Tuesday, November 6, 2012

Piketty on the Gallois Report and Government Reaction

Here. I see here, clearly articulated, one line of emerging critique of the government's plan: it is intellectually incoherent, Piketty argues, "illegible," unclear, etc. Bernard Girard echoes the thought here. Given the total irrationality of fiscal debates in the US, I think "illegibility" is a rather mild criticism, though one can understand the disappointment of intellectuals who had hoped for a complete overhaul of the tax system. A fine idea in principle, but such ambition requires a more resounding mandate than Hollande received (for a program quite different from the one he has enacted, moreover) and a party more united than the PS about where it wants to take the country.

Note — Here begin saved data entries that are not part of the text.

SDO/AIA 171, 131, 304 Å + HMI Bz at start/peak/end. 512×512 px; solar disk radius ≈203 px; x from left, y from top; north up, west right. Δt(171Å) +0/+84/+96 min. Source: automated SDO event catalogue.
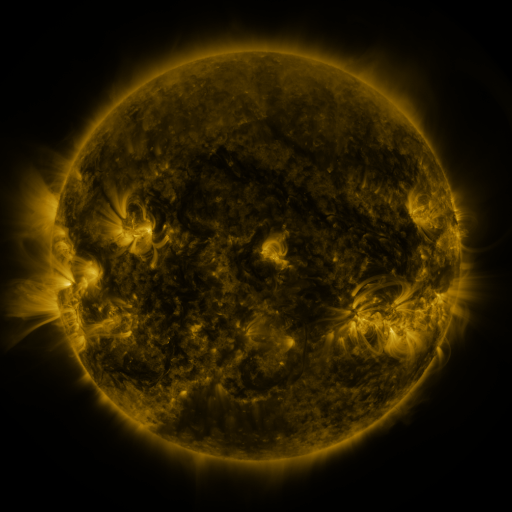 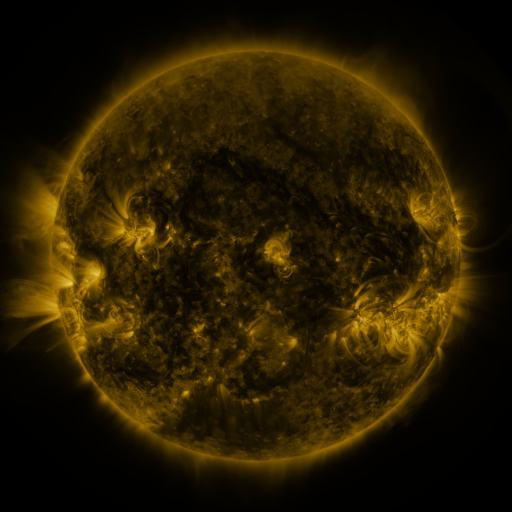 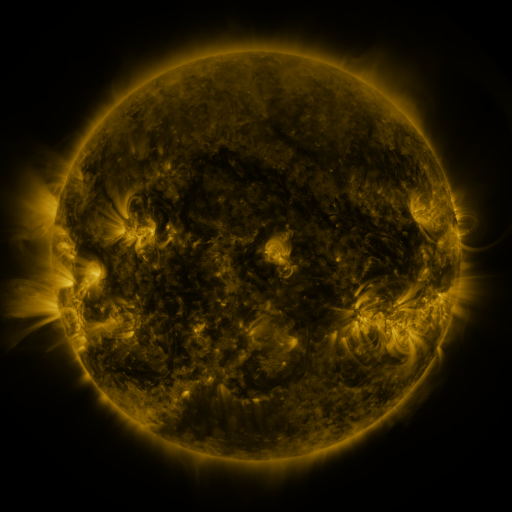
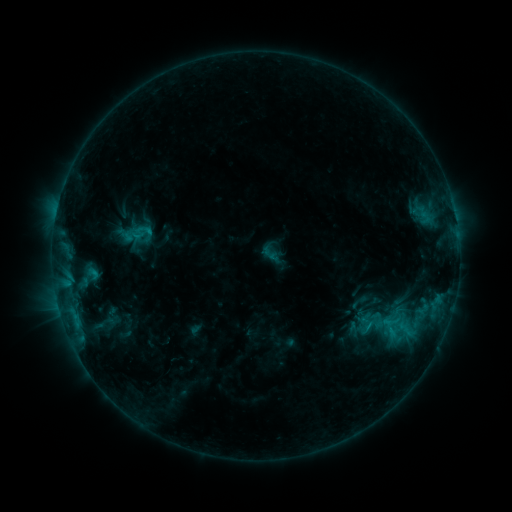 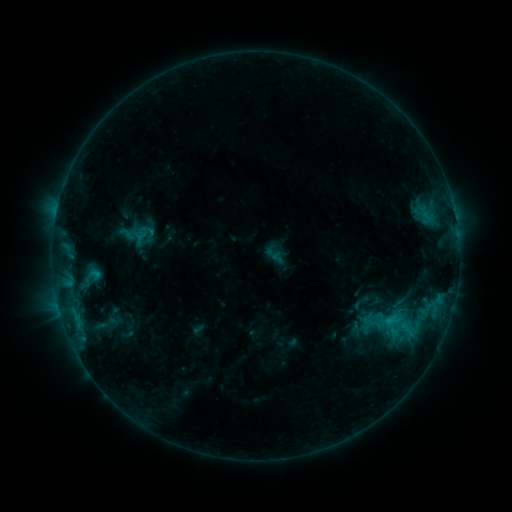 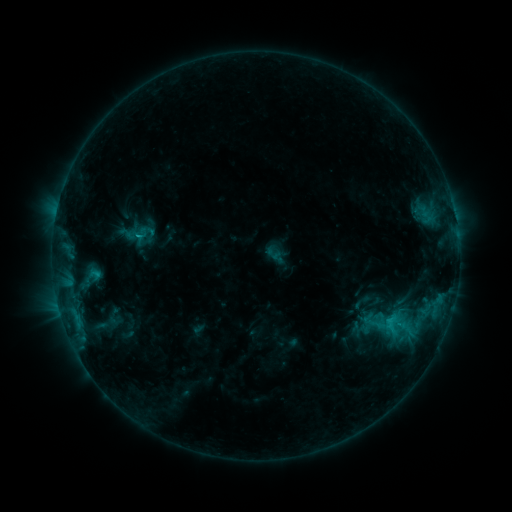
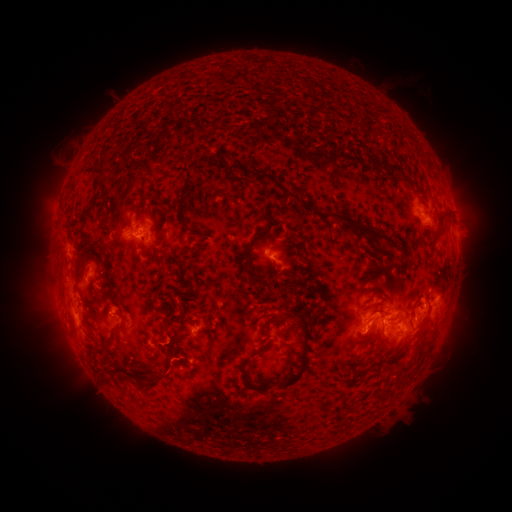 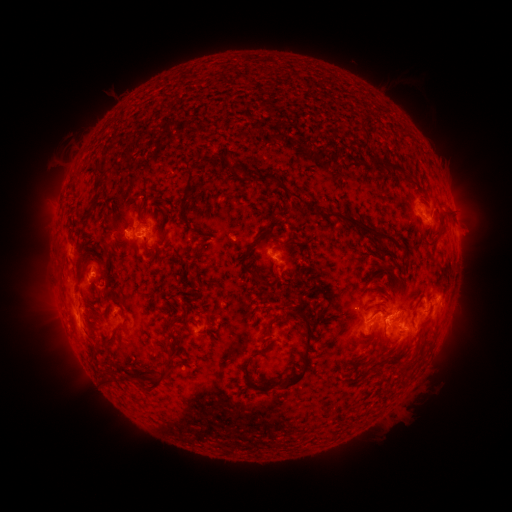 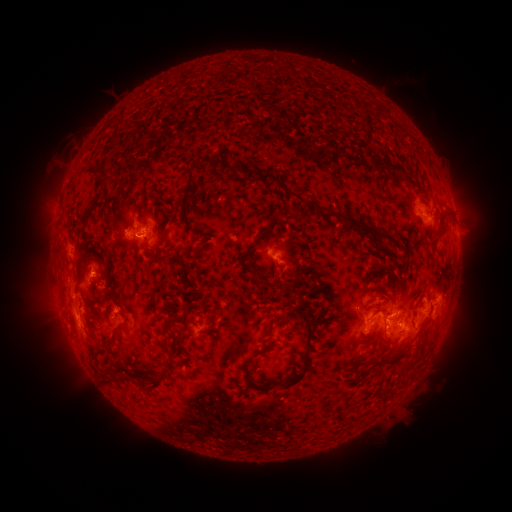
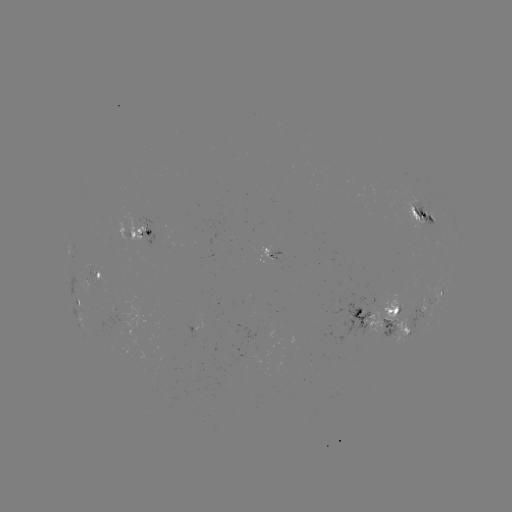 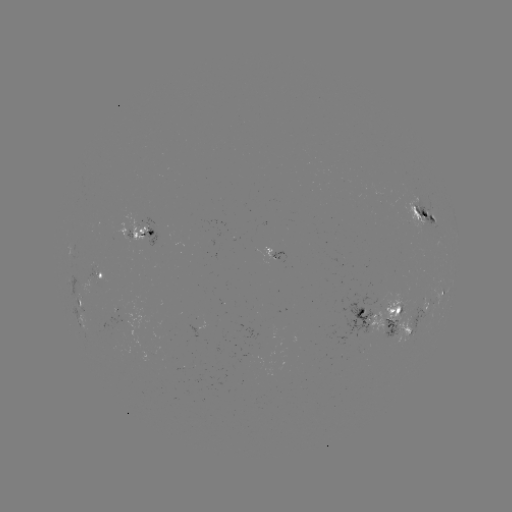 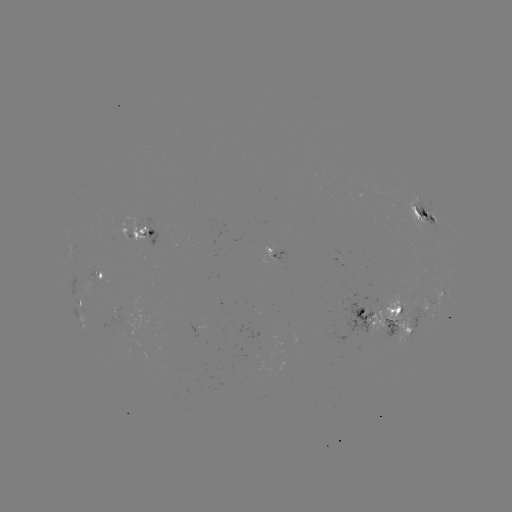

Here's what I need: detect emerging-flux region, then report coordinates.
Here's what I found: emerging-flux region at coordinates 365,325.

Given the political constraints, I'm rather pleased that Hollande has moved, with some dispatch, toward a policy that holds out some promise of mild improvement. Of course the cost-shifting is merely a short-term response to a deteriorating competitive situation; the long-term response will be the real test, and it may be that a government forced to pinch its pennies ever tighter will be tempted to skimp on the investments in R&D, infrastructure, and education that are ultimately more important than the "legibility" of social-security financing.

1 comment:

FrédéricLN said...

Read, thank you for the link. Piketty is right, for sure. But he forgets that "un bon impôt est un vieil impôt". You cannot make a large fiscal reform at balance 0 (with as many losses as gains for taxpayers): the number of loosers would block either the decision process or the economy. You can only increase well chosen taxes when you (State) need money (as Hollande has done in Summer), and cut well chosen taxes when you have money. In between, you will always be suspected of fiscal conjuring.